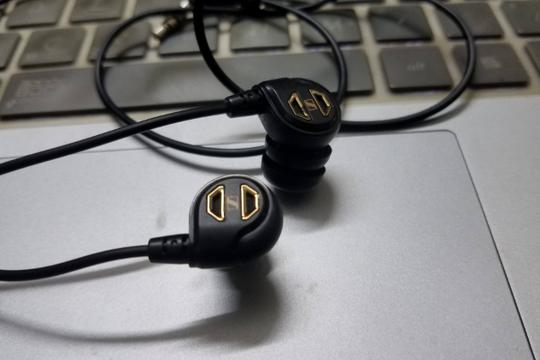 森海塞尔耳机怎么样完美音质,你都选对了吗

---

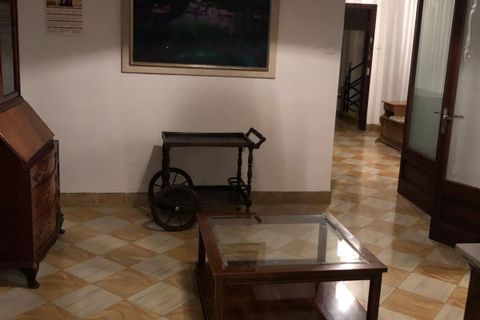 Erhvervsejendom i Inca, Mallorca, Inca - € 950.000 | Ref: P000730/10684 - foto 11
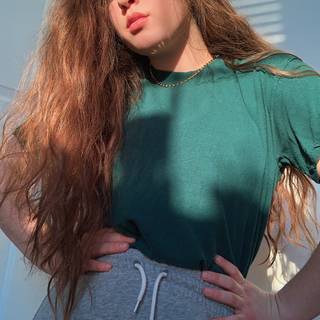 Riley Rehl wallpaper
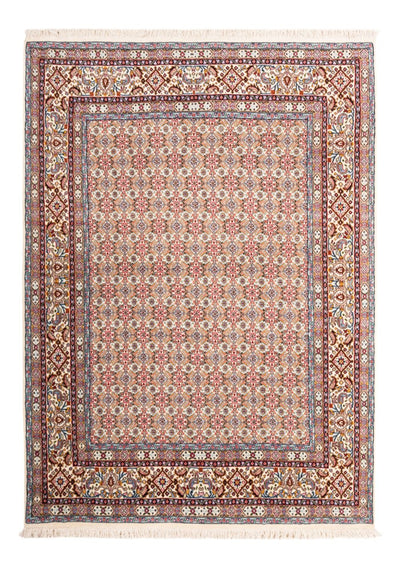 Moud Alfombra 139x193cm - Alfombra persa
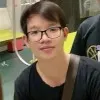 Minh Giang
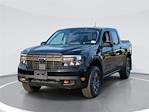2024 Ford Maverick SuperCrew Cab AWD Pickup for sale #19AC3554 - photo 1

*Action item:* Having found the line with "Erhvervsejendom i Inca, Mallorca, Inca" and the line with "2024 Ford Maverick" in the material above, write out exactly those two and every line between, leaving the pictures out.

*Written response:*
 Erhvervsejendom i Inca, Mallorca, Inca - € 950.000 | Ref: P000730/10684 - foto 11
 Riley Rehl wallpaper
 Moud Alfombra 139x193cm - Alfombra persa
 Minh Giang
2024 Ford Maverick SuperCrew Cab AWD Pickup for sale #19AC3554 - photo 1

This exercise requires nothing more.